To understand why environmentalists had targeted tar sands oil for opposition, I drove five hours north from Alberta’s capital, Edmonton with the renowned aerial photographer Alex MacLean to the industry’s booming hub, Fort McMurray. We pulled into the lot of a museum, called the Oil Sands Discovery Centre, at the edge of town. The exhibits, like the museum’s name, referred to oil sands. News and academic databases show that industry regulators, scientists, environmentalists, and even officials in the oil business all called the stuff tar sands before an industry rebranding in the past decade. An exhibit at the industry-funded museum explained that tar sands are an ore of extra heavy crude oil, bitumen, mixed with water and clay and sand. In its natural state, bitumen is as viscous and sticky as cold molasses, too viscous to pump. Alberta’s bitumen is buried under a territory the size of Iowa and is the world’s third-largest known oil reserve, after those of Saudi Arabia and Venezuela. Until the late 1960s tar sands were not commercially accessible.
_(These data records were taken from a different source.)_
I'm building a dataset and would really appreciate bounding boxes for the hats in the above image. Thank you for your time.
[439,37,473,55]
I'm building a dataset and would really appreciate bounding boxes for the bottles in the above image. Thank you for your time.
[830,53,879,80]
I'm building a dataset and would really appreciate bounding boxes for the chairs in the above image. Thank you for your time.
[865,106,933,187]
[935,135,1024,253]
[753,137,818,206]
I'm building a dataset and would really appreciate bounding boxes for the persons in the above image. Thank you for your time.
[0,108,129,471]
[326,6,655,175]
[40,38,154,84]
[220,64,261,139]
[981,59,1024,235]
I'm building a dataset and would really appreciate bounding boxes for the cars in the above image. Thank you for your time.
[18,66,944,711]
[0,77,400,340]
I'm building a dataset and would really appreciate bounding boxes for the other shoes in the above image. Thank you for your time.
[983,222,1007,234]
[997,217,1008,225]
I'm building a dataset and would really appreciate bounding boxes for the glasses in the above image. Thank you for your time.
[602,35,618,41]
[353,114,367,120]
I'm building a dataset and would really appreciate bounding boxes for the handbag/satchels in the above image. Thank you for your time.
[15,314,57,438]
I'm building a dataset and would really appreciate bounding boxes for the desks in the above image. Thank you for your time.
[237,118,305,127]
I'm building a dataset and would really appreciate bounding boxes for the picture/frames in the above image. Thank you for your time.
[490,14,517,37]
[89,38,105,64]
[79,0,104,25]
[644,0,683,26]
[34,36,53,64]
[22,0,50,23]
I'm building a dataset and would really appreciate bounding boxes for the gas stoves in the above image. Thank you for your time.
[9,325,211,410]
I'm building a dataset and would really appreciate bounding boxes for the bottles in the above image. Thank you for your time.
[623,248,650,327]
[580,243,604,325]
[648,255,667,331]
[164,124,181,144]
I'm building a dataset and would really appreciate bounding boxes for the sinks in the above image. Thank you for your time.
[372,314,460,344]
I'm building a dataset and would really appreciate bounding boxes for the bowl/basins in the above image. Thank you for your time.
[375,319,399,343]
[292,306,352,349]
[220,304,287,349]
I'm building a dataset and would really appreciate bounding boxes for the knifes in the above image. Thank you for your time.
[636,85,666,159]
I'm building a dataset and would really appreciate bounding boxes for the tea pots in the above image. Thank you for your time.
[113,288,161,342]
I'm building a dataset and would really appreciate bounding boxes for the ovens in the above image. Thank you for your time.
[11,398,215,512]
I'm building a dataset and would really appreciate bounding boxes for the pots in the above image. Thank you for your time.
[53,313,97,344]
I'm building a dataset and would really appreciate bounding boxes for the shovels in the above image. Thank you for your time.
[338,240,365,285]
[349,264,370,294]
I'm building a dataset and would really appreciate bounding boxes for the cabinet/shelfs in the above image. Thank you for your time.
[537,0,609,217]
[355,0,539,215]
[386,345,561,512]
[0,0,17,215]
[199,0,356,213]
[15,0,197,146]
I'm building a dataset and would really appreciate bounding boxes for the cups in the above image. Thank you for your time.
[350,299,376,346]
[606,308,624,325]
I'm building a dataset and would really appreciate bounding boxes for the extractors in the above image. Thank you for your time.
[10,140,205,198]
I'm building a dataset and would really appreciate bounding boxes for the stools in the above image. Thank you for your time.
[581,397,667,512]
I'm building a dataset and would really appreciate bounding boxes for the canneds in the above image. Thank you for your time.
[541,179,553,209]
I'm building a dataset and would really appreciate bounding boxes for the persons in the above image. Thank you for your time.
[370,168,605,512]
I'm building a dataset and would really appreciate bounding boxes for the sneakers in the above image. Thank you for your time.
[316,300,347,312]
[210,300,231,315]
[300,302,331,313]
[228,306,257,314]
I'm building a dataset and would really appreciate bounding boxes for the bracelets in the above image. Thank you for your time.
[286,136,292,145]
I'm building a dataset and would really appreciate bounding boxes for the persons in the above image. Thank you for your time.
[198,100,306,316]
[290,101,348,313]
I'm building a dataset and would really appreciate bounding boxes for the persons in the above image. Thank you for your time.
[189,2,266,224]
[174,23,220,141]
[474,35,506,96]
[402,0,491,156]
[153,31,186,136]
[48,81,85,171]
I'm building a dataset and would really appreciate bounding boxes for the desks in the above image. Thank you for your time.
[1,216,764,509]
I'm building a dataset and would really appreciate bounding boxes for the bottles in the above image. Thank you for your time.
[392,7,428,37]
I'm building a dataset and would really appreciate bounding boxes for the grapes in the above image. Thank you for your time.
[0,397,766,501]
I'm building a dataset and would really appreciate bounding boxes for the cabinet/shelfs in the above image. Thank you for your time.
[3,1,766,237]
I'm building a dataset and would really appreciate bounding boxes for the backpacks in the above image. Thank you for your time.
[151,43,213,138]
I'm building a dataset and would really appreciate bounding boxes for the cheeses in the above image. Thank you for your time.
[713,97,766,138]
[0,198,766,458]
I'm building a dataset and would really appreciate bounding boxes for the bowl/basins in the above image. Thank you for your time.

However, the depletion of high-quality oil elsewhere and technological advances have turned Alberta’s oil into a valuable commodity.
Oil companies dig up near-surface tar sands in open pit mines. Nearby factories siphon the bitumen off and dispense solids, mixed with water, into man-made ponds. These days, Alberta producers get most of their bitumen from such pits. But the goliath scoops and trucks working the mines can’t economically dig more than about 200 feet down. And 80 percent of Alberta’s tar sands are buried deeper. To obtain oil from these deposits, companies sink grids of closely spaced shafts in the woods and marshes above the oil fields. Pipe fitters plumb the land with miles of ducts hooked to humongous boilers. Superheated steam injected into the pipework liquefies the bitumen, which a corresponding network of return pipes then draws up to factories on the surface.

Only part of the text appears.